Work item: Go through the entries below. Copy out every line that contains "fraction".

Data supplied:

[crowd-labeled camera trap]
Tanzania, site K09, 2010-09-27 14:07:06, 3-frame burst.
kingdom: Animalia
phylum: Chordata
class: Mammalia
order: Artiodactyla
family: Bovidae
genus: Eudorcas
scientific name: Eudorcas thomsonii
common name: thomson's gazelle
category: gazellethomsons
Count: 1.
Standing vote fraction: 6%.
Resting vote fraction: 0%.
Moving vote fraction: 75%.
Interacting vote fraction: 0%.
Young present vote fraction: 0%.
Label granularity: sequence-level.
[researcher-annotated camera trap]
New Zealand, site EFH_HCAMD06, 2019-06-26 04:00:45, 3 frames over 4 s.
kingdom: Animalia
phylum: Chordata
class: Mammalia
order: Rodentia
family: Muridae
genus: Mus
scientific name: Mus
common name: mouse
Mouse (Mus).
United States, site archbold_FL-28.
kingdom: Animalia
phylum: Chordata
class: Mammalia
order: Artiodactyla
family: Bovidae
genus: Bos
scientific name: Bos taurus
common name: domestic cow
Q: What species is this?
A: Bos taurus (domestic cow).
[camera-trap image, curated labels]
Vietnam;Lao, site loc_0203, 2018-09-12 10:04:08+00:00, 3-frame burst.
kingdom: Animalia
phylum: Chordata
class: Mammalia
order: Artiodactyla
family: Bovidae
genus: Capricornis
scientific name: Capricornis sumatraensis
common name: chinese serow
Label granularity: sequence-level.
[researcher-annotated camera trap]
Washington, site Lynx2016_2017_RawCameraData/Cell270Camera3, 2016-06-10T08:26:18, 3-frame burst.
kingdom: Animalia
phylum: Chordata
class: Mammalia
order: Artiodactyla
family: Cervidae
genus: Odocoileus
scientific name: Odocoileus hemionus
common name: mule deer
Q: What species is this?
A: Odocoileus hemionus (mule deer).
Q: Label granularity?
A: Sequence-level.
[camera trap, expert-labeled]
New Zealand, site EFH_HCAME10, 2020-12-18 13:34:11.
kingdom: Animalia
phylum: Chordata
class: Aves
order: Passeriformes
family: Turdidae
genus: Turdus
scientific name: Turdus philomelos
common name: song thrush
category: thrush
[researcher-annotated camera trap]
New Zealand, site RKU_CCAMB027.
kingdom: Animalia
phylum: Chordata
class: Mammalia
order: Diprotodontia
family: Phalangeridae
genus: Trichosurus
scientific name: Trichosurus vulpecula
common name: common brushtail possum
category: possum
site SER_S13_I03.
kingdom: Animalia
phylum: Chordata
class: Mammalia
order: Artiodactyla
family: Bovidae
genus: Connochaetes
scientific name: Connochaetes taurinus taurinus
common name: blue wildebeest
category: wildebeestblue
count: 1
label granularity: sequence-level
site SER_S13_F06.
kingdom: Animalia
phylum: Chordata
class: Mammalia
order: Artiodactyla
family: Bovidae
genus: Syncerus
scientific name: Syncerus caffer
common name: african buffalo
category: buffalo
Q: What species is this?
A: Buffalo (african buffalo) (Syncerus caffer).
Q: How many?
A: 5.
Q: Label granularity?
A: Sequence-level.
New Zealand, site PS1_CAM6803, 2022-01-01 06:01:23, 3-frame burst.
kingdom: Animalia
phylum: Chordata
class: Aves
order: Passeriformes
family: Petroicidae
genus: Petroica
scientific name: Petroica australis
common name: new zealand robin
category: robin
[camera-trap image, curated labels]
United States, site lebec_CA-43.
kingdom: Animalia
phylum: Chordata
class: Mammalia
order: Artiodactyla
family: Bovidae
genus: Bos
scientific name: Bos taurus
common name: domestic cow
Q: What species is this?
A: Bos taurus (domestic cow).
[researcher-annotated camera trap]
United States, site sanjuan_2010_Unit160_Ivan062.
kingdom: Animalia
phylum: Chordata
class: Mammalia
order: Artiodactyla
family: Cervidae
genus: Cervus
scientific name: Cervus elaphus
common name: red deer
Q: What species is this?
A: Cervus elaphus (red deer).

Answer section:
Standing vote fraction: 6%.
Resting vote fraction: 0%.
Moving vote fraction: 75%.
Interacting vote fraction: 0%.
Young present vote fraction: 0%.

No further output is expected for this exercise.